For each 28-day period during the trial (there were 10), researchers tracked feed consumption, body weight, egg production and egg quality. At the end of the trial, the team determined egg yolk astaxanthin content and conducted a calcium balance trial.
“The hens consumed it with no problem and there was no negative effect on feed conversion, egg production or body weight,” MacIsaac says. “There were also no negative impacts on the eggs and all treatments were in a positive calcium balance.”
“Performance results indicate that repurposed lobster shells, either as large particles or ground, are suitable alternative sources of calcium for both white and brown strains of laying hens,” Collins adds. “This is a sustainability opportunity for Atlantic Canada.
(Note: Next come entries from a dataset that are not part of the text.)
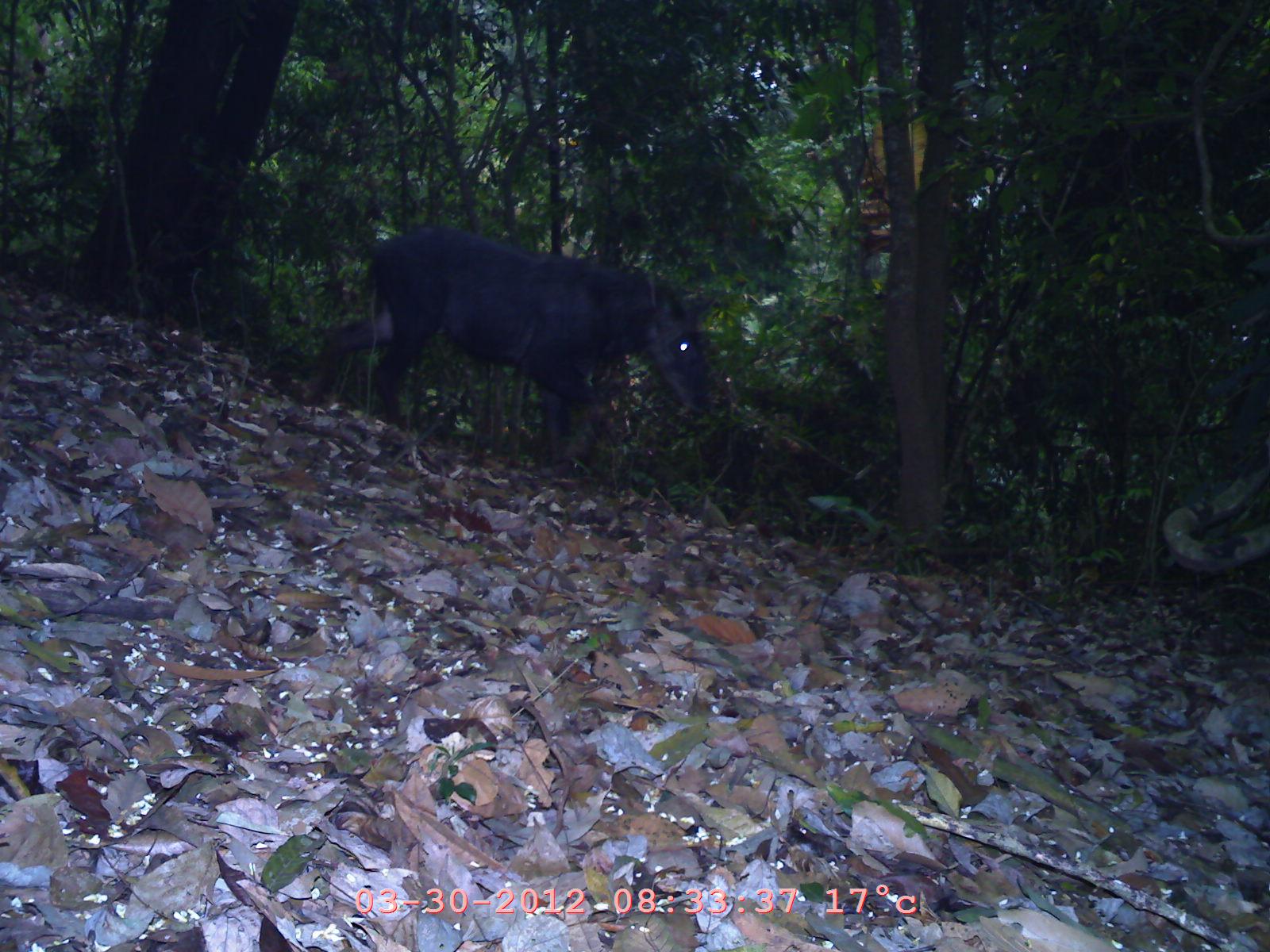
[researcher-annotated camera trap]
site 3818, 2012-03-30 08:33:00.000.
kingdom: Animalia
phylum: Chordata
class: Mammalia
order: Artiodactyla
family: Bovidae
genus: Capricornis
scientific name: Capricornis sumatraensis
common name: chinese serow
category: capricornis milneedwardsii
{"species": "capricornis milneedwardsii (chinese serow) (Capricornis sumatraensis)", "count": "1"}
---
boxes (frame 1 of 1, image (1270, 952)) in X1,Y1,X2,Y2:
capricornis milneedwardsii: 299,226,710,471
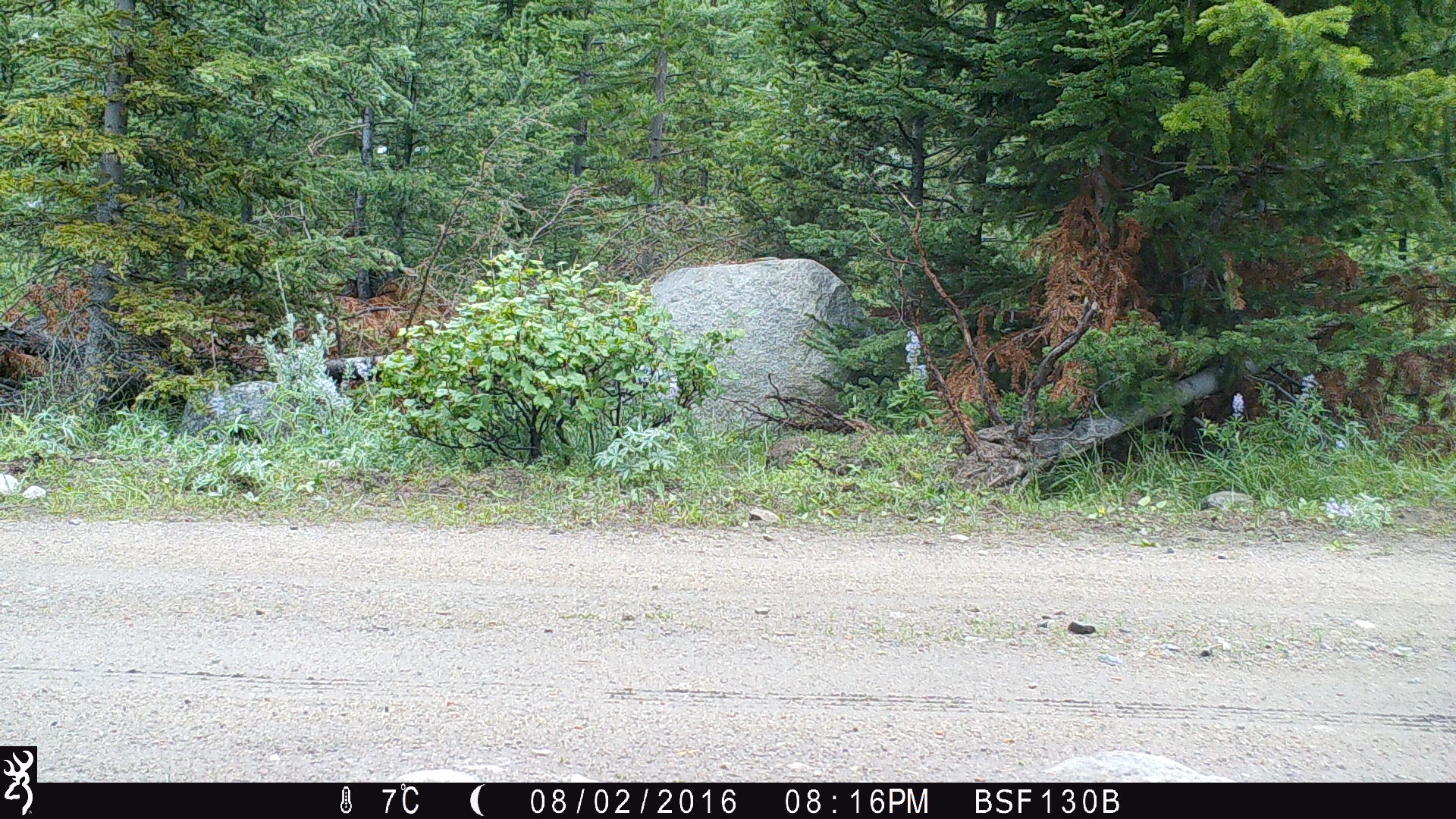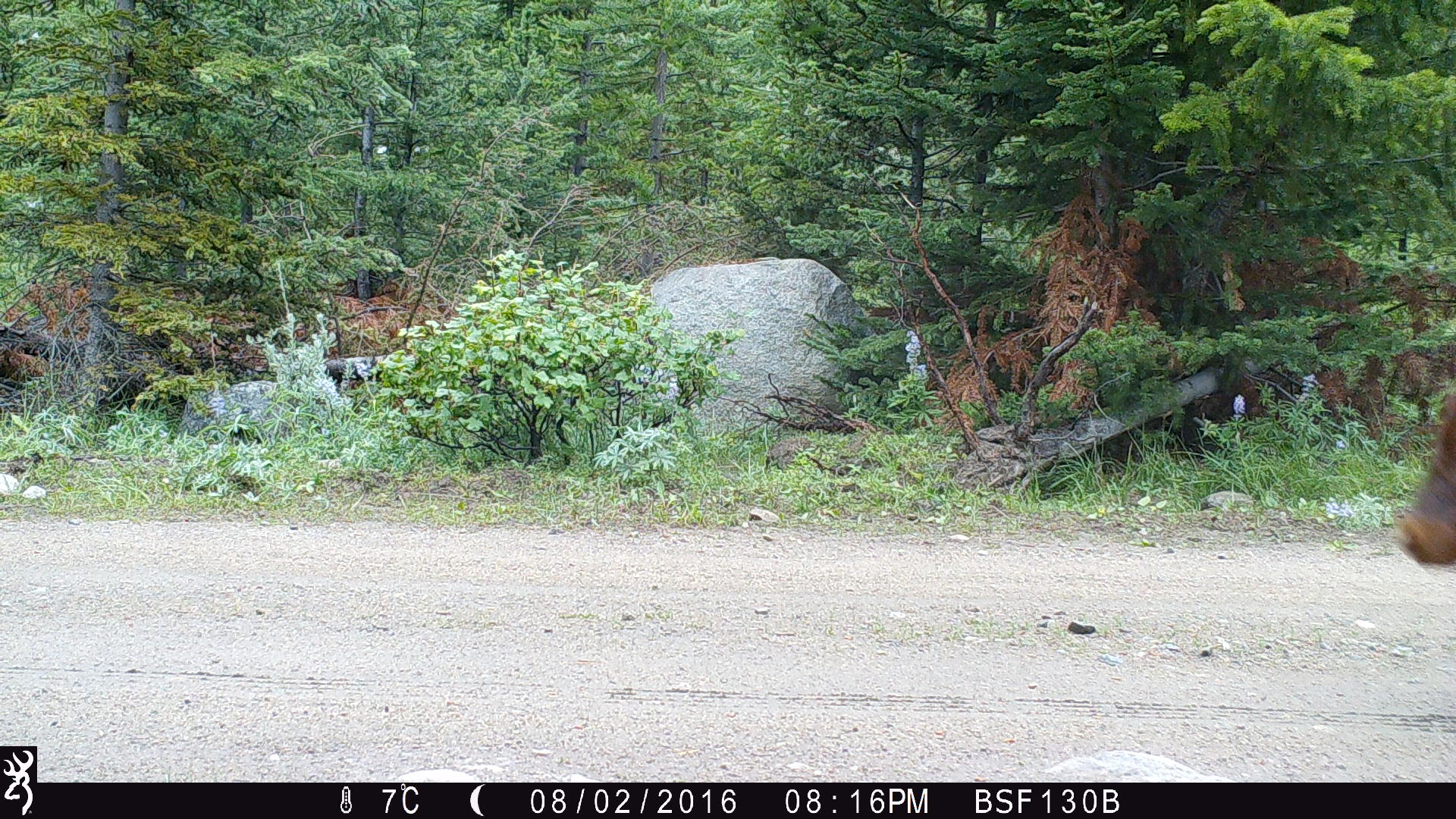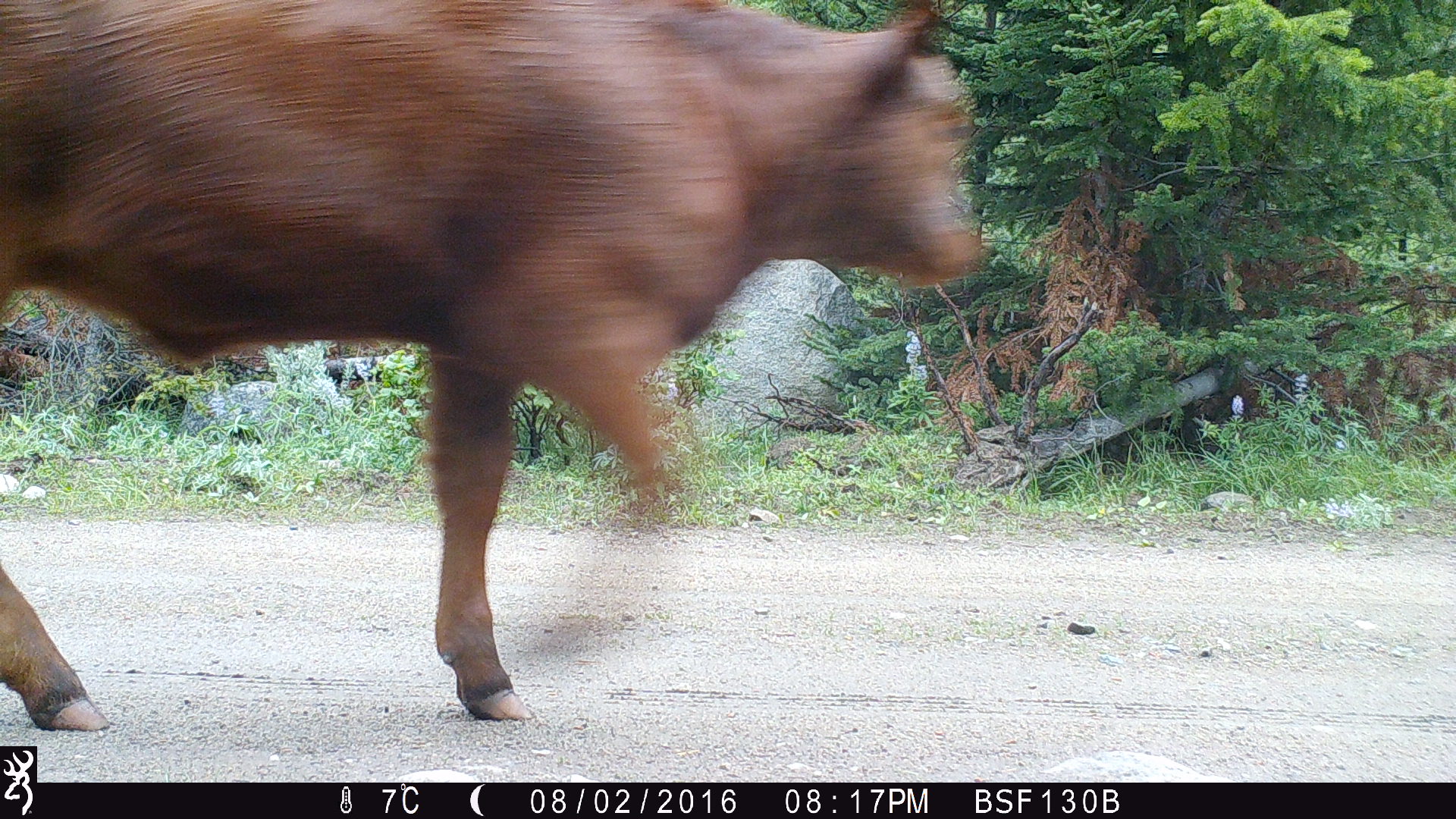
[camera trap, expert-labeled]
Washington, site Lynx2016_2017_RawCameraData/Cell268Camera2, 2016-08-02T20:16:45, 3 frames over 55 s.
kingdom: Animalia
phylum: Chordata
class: Mammalia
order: Artiodactyla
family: Bovidae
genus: Bos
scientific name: Bos taurus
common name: domestic cattle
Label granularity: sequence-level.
Repurposed lobster shells are a possible source of calcium yet are being treated as a waste product.”
The two seafood processors are now working on a submission to the Canadian Food Inspection Agency (CFIA) to have the lobster shell extract approved as a certified feed ingredient. Data from this particular research project is being used to support the application. Once approved by CFIA, the ingredient will be made available to any feed mills who wish to access it and include it in poultry rations.
The study did not evaluate any economic aspects related to feeding lobster shell as a calcium source, but MacIsaac notes the ingredient will need to be cost competitive in order to gain traction in the marketplace.
Funding for the project was provided by the Nova Scotia Department of Agriculture Research Acceleration Program, St. Laurent Gulf Products Ltd., Riverside Lobster International Ltd., and the Egg Farmers of Nova Scotia. The repurposed lobster shells and meal were provided by St. Laurent Gulf Products Ltd.